◆ GOAL OF THE EXERCISE ◆
Could you repeat, word for word, every line from the one containing "How far is pixel" through the final line of the records below, and nothing else?

— Begin DATA LINES —

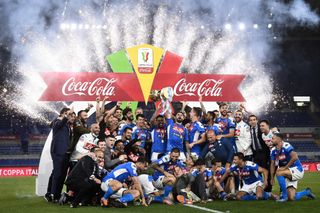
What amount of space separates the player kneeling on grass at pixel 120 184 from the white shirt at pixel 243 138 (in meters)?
3.22

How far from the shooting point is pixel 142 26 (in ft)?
105

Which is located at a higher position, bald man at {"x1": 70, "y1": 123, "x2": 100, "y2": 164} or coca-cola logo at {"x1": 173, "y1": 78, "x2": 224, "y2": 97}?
coca-cola logo at {"x1": 173, "y1": 78, "x2": 224, "y2": 97}

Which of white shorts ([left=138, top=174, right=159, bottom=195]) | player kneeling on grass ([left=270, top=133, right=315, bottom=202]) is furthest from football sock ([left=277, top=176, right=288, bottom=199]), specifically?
white shorts ([left=138, top=174, right=159, bottom=195])

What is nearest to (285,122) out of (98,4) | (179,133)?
(98,4)

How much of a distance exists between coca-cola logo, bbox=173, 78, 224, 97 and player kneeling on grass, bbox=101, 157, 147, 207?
458cm

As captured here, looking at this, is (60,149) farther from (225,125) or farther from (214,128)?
(225,125)

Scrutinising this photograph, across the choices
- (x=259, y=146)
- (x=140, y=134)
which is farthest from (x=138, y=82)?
(x=259, y=146)

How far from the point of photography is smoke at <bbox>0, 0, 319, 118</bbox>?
2908cm

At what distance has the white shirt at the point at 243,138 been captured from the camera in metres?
12.5

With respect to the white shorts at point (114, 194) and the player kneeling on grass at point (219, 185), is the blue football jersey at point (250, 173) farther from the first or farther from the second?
the white shorts at point (114, 194)

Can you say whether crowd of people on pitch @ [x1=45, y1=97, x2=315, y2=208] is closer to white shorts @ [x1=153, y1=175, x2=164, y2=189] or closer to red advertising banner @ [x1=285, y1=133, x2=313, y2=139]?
white shorts @ [x1=153, y1=175, x2=164, y2=189]

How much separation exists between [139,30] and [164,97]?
62.8 ft

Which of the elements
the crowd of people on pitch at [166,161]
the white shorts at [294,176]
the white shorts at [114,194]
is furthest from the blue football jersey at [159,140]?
the white shorts at [294,176]

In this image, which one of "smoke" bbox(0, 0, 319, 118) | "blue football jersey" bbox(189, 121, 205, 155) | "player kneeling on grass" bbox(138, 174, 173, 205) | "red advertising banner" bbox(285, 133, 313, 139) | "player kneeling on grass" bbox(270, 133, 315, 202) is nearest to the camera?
"player kneeling on grass" bbox(138, 174, 173, 205)
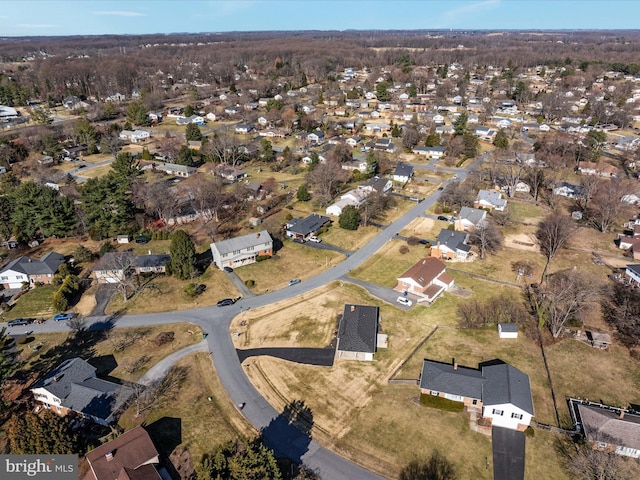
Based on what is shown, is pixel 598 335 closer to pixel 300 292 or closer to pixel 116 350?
pixel 300 292

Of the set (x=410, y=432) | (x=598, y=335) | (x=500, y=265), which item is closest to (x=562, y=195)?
(x=500, y=265)

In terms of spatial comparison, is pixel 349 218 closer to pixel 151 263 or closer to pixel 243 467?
pixel 151 263


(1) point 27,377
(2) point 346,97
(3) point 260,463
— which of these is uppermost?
(2) point 346,97

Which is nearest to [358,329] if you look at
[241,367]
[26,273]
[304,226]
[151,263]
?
[241,367]

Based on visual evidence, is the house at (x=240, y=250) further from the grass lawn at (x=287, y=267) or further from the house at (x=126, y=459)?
the house at (x=126, y=459)

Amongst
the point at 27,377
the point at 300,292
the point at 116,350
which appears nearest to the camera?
the point at 27,377

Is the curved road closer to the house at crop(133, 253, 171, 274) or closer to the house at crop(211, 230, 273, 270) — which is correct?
the house at crop(211, 230, 273, 270)
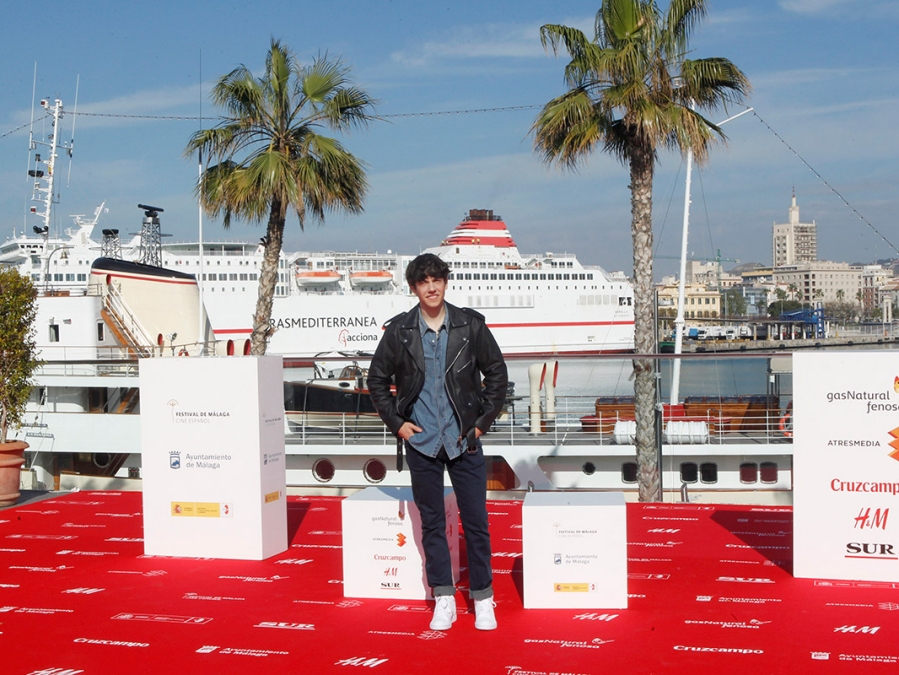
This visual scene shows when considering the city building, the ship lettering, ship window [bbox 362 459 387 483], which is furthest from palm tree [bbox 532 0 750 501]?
the city building

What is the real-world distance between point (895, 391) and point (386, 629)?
104 inches

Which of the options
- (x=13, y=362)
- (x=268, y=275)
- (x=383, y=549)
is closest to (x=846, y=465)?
(x=383, y=549)

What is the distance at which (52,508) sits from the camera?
6660mm

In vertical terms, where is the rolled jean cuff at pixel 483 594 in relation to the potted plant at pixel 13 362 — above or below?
below

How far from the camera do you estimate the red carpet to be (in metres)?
3.28

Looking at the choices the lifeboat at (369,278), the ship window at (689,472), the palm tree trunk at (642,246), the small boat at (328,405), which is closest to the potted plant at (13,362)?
the small boat at (328,405)

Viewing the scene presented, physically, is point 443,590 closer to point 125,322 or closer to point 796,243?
point 125,322

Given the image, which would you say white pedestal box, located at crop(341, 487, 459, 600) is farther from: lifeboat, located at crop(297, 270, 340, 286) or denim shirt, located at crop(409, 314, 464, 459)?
lifeboat, located at crop(297, 270, 340, 286)

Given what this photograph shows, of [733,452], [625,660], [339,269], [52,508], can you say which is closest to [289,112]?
[52,508]

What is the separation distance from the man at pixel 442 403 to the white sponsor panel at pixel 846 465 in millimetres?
1620

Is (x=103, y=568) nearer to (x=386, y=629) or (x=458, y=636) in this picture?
(x=386, y=629)

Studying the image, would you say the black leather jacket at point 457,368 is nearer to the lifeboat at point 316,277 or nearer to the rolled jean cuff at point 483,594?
the rolled jean cuff at point 483,594

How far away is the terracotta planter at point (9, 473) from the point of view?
22.0ft

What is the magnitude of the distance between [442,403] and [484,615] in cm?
91
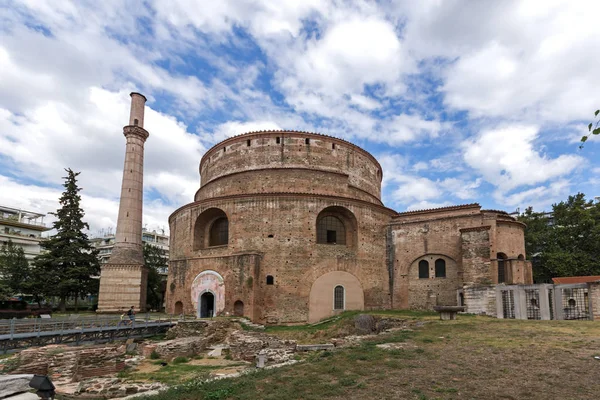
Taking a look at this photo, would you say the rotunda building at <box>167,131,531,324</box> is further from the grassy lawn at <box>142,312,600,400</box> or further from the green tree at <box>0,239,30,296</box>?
the green tree at <box>0,239,30,296</box>

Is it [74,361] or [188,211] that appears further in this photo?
[188,211]

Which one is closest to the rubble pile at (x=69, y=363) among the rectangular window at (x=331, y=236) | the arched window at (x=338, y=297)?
the arched window at (x=338, y=297)

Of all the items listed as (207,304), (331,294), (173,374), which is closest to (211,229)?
(207,304)

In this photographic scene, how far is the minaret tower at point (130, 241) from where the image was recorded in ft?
93.2

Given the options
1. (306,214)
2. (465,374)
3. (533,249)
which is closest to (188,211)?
(306,214)

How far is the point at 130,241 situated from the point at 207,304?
Answer: 9758mm

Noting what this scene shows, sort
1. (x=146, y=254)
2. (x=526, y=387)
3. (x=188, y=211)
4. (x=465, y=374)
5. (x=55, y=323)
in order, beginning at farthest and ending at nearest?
(x=146, y=254)
(x=188, y=211)
(x=55, y=323)
(x=465, y=374)
(x=526, y=387)

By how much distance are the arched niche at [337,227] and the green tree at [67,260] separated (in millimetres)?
18859

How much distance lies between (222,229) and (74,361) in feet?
44.1

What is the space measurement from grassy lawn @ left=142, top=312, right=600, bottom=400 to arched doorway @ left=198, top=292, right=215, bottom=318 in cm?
1323

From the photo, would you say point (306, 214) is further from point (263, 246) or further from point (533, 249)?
point (533, 249)

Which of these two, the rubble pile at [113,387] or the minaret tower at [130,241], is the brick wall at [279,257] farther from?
the rubble pile at [113,387]

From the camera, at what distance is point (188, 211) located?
2595 centimetres

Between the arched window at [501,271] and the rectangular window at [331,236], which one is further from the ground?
the rectangular window at [331,236]
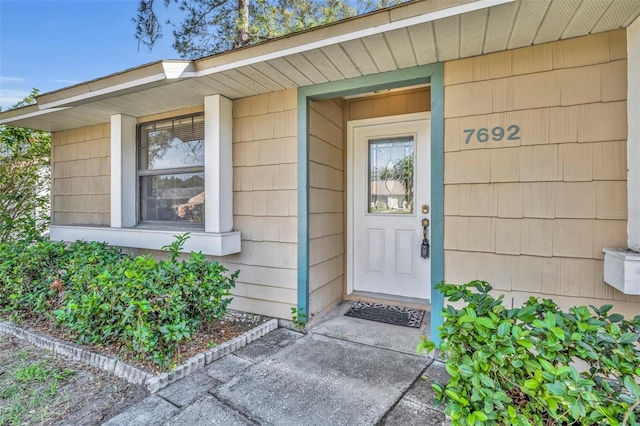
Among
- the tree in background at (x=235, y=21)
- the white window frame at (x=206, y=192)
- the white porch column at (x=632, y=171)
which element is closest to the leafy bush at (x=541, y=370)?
the white porch column at (x=632, y=171)

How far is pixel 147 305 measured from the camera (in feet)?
6.77

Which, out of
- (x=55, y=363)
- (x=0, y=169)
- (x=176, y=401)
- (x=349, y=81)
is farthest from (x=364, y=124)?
(x=0, y=169)

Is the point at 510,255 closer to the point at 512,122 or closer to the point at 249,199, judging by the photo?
the point at 512,122

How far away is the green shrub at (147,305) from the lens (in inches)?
83.7

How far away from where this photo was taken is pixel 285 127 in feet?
9.54

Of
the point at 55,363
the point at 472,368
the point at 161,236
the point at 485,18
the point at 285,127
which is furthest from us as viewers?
the point at 161,236

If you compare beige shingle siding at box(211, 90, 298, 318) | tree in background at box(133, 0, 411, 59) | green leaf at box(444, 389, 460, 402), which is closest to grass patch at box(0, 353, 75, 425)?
beige shingle siding at box(211, 90, 298, 318)

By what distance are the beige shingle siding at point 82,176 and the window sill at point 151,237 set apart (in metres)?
0.24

— End DATA LINES —

◆ IN RESPONSE ◆
How far is pixel 147 305 measured from the camera (in feet)?
6.77

Which, out of
- (x=55, y=363)
- (x=0, y=169)
- (x=176, y=401)
- (x=349, y=81)
is farthest from (x=364, y=124)?
(x=0, y=169)

Is the point at 510,255 closer to the point at 512,122 or closer to the point at 249,199, judging by the photo?
the point at 512,122

How far away is the green shrub at (147,305) from the lens (in inches)?
83.7

How far away from where this photo was taken is pixel 285 127 in feet?
9.54

Of
the point at 55,363
the point at 472,368
the point at 161,236
the point at 485,18
the point at 285,127
which is furthest from us as viewers?
the point at 161,236

If you compare beige shingle siding at box(211, 90, 298, 318) | tree in background at box(133, 0, 411, 59) | green leaf at box(444, 389, 460, 402), which is closest to grass patch at box(0, 353, 75, 425)?
beige shingle siding at box(211, 90, 298, 318)

By what distance are the beige shingle siding at point 82,176 and the window sill at point 151,237 set apart (in metres)?
0.24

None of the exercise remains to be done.